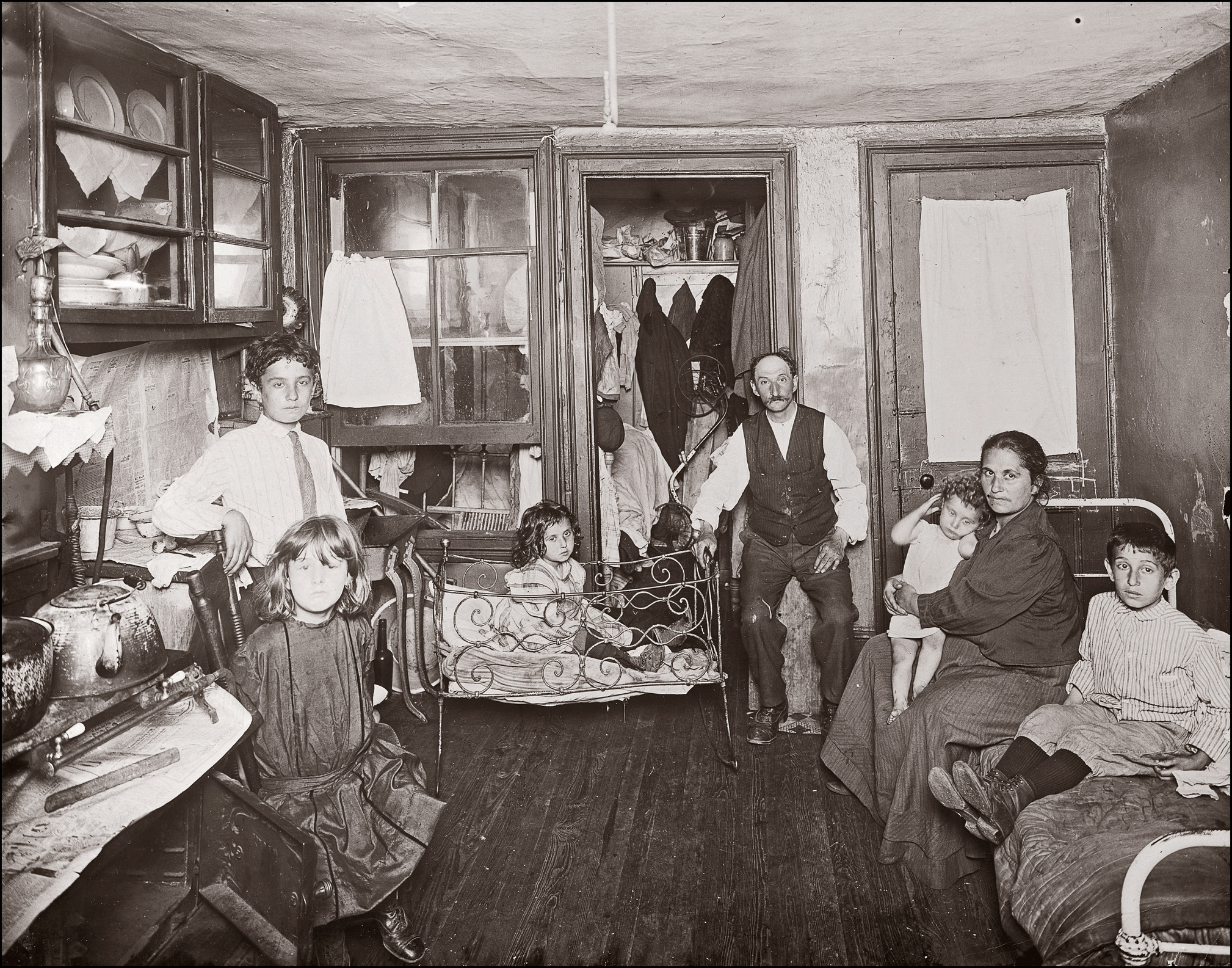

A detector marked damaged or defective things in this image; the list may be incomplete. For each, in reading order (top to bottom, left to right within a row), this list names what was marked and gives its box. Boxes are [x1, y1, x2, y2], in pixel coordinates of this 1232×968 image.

cracked plaster ceiling [72, 0, 1226, 128]
peeling wall paint [1104, 49, 1231, 630]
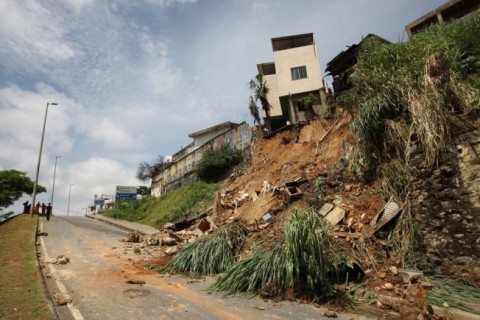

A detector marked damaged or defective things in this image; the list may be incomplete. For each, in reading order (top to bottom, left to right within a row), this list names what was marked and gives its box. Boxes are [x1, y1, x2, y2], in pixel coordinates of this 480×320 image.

broken concrete slab [322, 206, 344, 226]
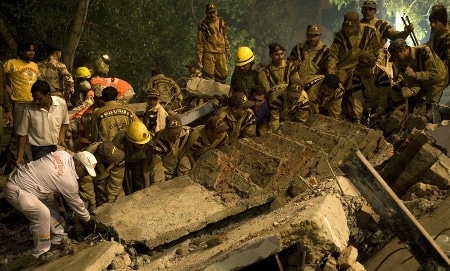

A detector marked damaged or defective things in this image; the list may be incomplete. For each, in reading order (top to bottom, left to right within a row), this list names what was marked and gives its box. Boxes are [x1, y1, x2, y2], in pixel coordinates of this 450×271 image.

broken concrete block [35, 242, 125, 271]
broken concrete block [338, 246, 358, 270]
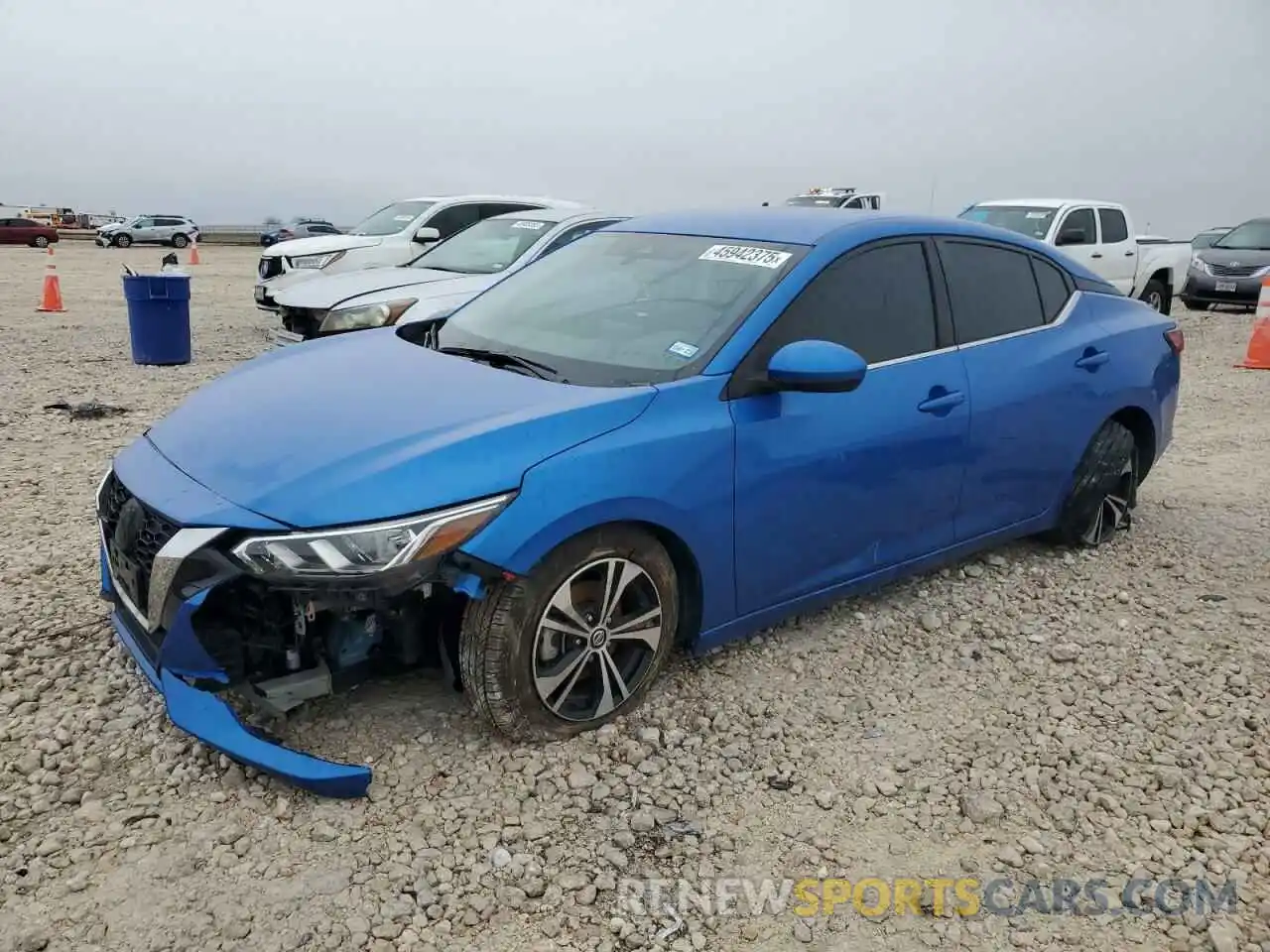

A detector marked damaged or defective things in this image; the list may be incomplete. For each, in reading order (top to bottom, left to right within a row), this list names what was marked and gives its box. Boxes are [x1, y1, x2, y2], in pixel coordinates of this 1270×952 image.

cracked headlight [290, 251, 345, 270]
cracked headlight [319, 301, 419, 339]
cracked headlight [230, 494, 512, 575]
damaged front bumper [98, 547, 373, 801]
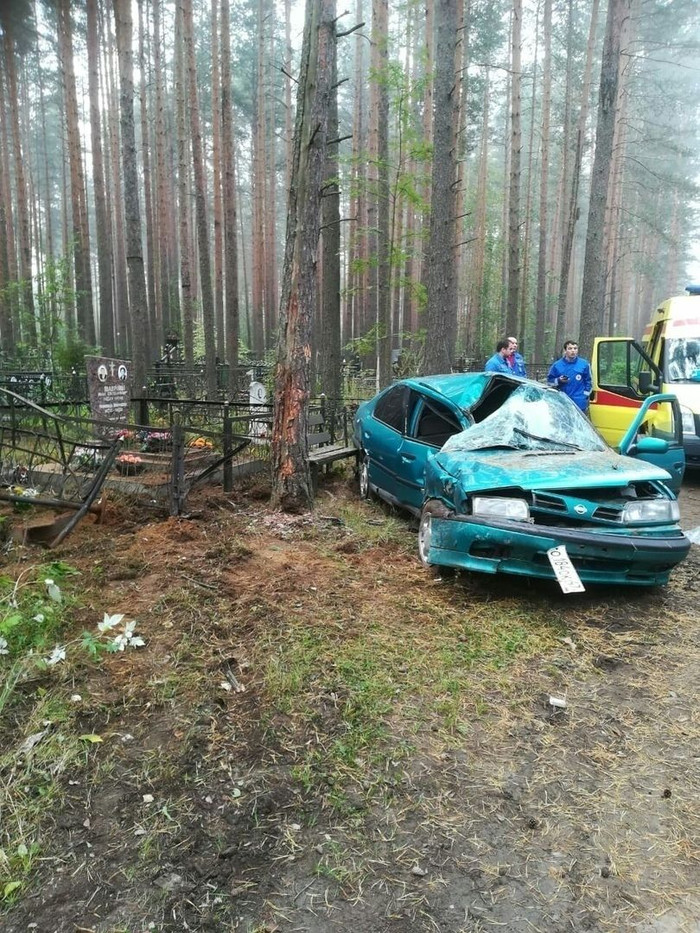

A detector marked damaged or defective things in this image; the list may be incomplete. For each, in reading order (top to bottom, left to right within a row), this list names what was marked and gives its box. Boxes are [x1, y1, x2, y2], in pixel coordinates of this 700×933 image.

wrecked car [356, 370, 688, 584]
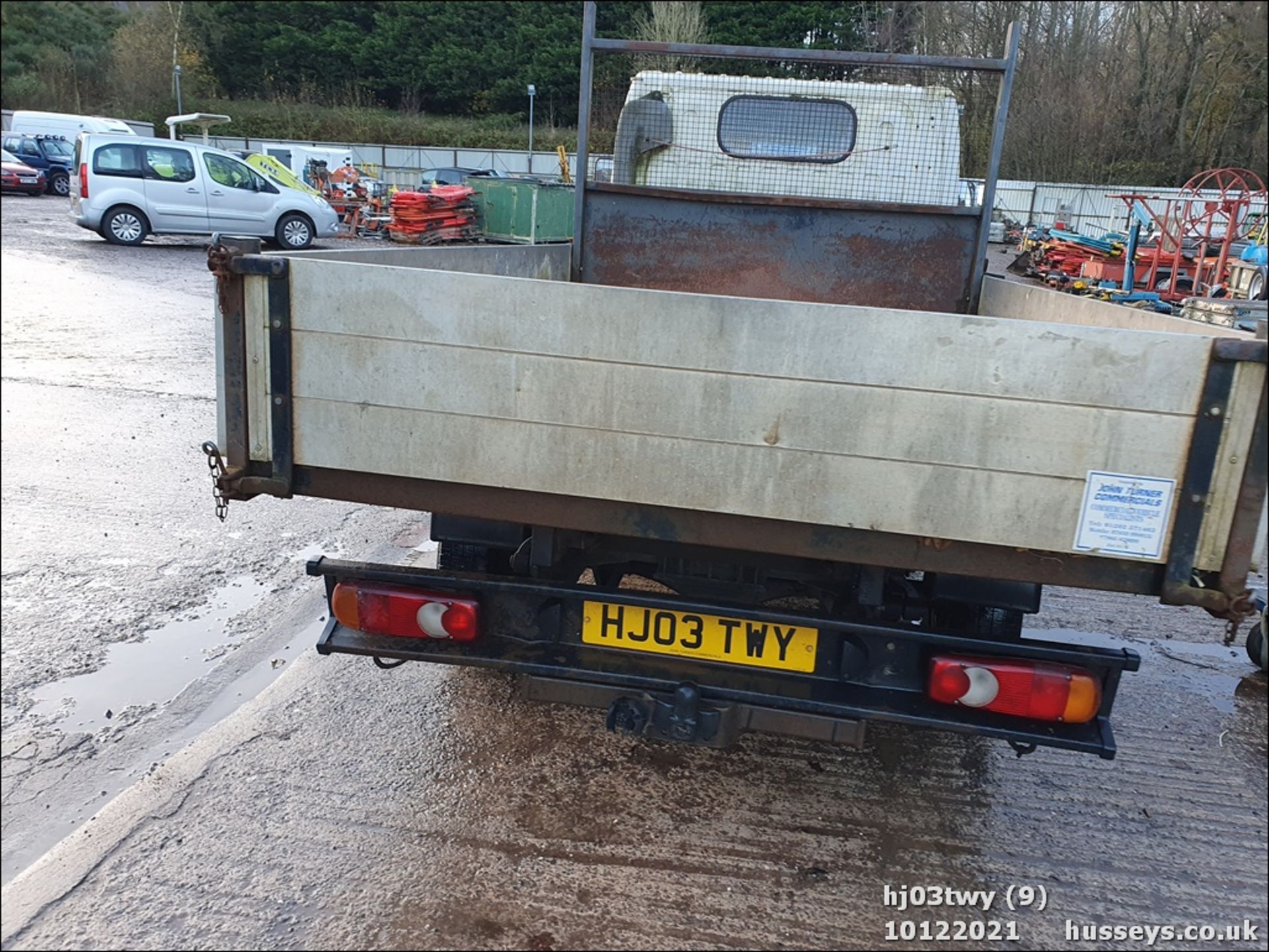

::::::::

◆ **WORK TO COMPLETE**
Reproduce the records word for word, beginning at the line that contains "this 1270×952 image." and ending after the line that contains "damaged front bumper [98, 547, 373, 801]", and give nothing else.

◆ **TASK RESPONSE**
A detector marked damaged or defective things in this image; the list may be incomplete. For each, in reading order (top to bottom, left to right within a row), this list names what was marked and gives its box. Boxes are [x1, y1, x2, y2], in pixel coordinates of this 1270×952 image.

cracked headlight [290, 251, 345, 270]
cracked headlight [319, 301, 419, 339]
cracked headlight [230, 494, 512, 575]
damaged front bumper [98, 547, 373, 801]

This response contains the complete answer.